‘Prioritize’ is a word that I particularly dislike because it is overused and misused in a terrible way. I have seen many people making sophisticated priority lists, grounded in a sound and elaborate process to then kill the rigour at the last minute by choosing the actions that seem more amenable or, shall we say, that we can control. Clean and simple, but not terribly rigorous.
The logic of focusing on the things that one can control is inescapable. But there is no logic in sweeping the things that one cannot control, and that may be the real core of the problem, under the carpet. Just because I, as leader, can control my organization chart, play musical chairs, and move people around, does not mean that reorganizing is an automatic priority.
‘Prioritize’ as a term, has two meanings: (1) arrange or do something in order of priority and (2) declare something to be more important than another. People follow more or less both, but, as a client put it recently, we seem to always prioritize in a way that everything becomes No 1! Besides the funny comment, there is enormous truth here. For something to become No 1, something else will have to become 2 or 3. We sometimes seem to have a few number 1’s competing with each other.
In Decision Analysis, there is a principle called ‘preference independence’. It means that if you have A, B, and C as options, you can’t chose one such as ‘B with a little bit of C’. If you really like ‘B with a little bit of C’, this is your D option! In our cruder, day-to-day prioritization, when we don’t use a decision analysis tool other than our brains, we need to learn the ‘preference independence’ principle as well. We need to be better at refining the options before rushing to priorities.
And we need to apply some principles of critical thinking as well, so that, particularly in a group situation, we don’t end up with the classical basket of ‘things that we can’t control’ without actually challenging ourselves on the truth of that category. Are these really things that we definitely cannot control? You will be surprised how the discipline of the questioning can eventually decrease the size of that basket.
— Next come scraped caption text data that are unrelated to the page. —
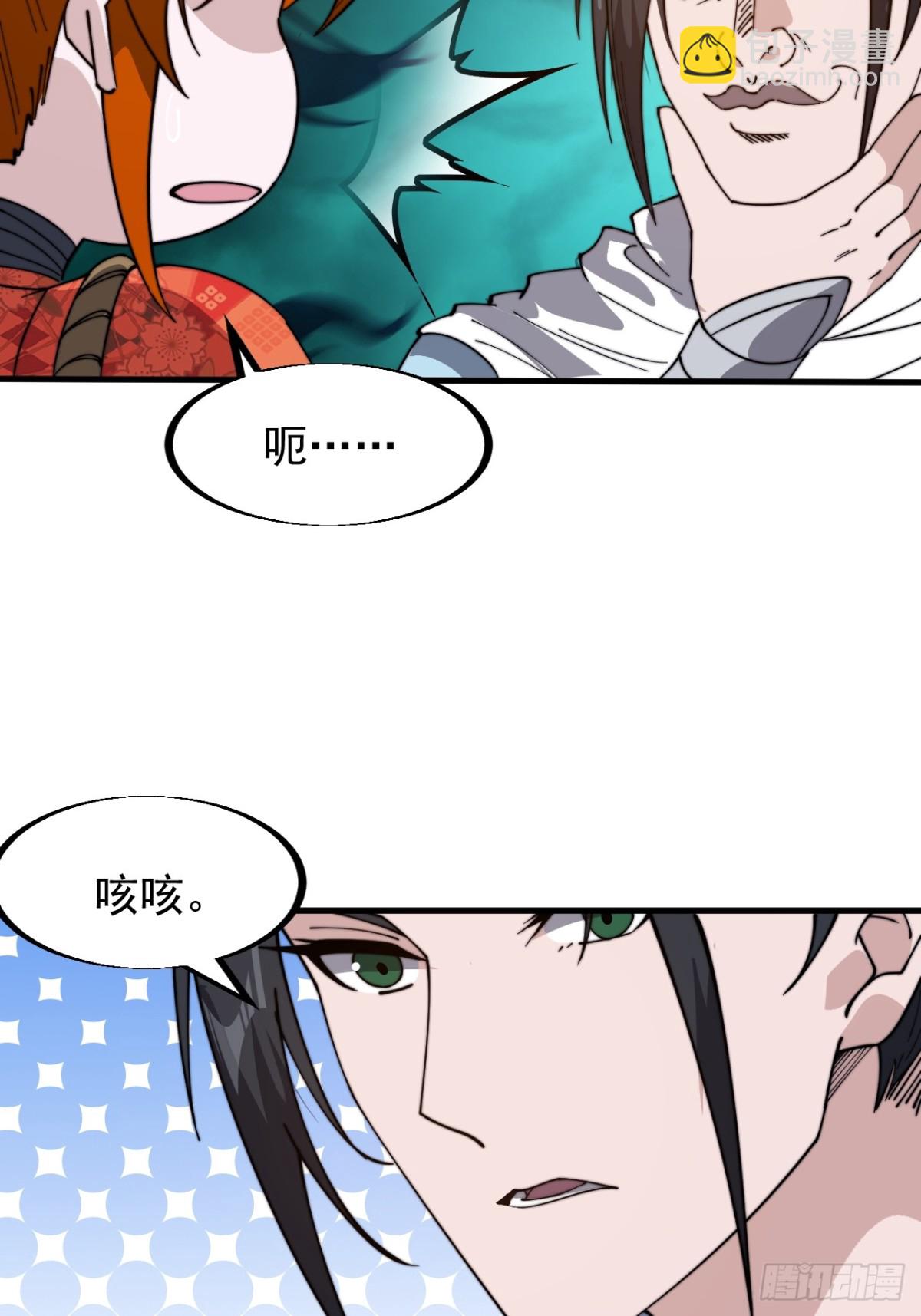 第九百二十话：抓捕15
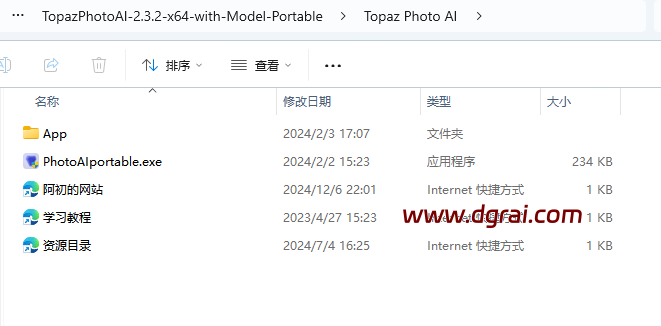 TopazPhotoAI v2.3.2绿色便携版下载与安装使用教程,已集成全部离线模型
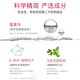 
728 Repair Cream Skin Soothing Cleansing Repair Redness Skin Barrier Set 520 Gifts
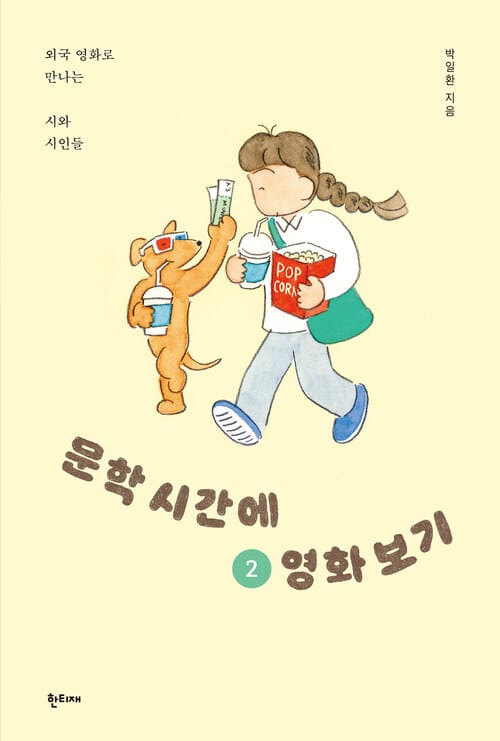문학 시간에 영화 보기 2 - 외국 영화로 만나는 시와 시인들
In my experience, managers consistently and grossly underestimate the power they have to implement things. That is why the standard prioritization process, as generally used, is poorer than it should be. The easy ‘lets pick up one or two’ has become a default outcome of many priority exercises. Often those ‘one or two’ were already (and suspiciously) the front runners before the priority setting process. ‘Let’s prioritize’ and ‘Let’s choose the usual suspects’ are two different things.